Work task » When the string "this" appears in a line of the records, show the whole line.

Recorded data »
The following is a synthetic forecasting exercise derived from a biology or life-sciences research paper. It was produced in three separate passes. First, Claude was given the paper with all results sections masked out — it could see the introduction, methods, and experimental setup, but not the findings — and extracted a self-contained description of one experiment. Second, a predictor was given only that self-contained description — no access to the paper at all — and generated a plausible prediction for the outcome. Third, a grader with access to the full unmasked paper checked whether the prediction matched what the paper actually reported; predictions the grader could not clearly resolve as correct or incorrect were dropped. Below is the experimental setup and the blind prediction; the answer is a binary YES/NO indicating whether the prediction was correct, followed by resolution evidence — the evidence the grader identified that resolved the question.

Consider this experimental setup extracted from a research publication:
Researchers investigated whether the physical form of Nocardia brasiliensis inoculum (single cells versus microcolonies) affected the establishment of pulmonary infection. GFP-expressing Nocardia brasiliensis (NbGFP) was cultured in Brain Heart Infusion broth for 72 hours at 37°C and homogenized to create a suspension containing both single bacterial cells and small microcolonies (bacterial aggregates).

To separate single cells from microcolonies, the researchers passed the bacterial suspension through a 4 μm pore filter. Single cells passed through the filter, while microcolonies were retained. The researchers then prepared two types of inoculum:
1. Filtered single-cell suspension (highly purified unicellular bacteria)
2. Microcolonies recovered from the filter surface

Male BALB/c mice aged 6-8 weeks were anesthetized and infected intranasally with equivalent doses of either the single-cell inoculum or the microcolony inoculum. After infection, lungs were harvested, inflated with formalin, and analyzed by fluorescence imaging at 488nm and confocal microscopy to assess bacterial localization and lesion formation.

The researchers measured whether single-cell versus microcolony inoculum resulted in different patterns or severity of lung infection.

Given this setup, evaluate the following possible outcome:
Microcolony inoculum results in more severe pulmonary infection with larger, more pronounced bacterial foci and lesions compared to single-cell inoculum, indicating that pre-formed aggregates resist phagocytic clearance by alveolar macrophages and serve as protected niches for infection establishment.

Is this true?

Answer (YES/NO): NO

Answer space »
Consider this experimental setup extracted from a research publication:
Given this setup, evaluate the following possible outcome:
Is this true?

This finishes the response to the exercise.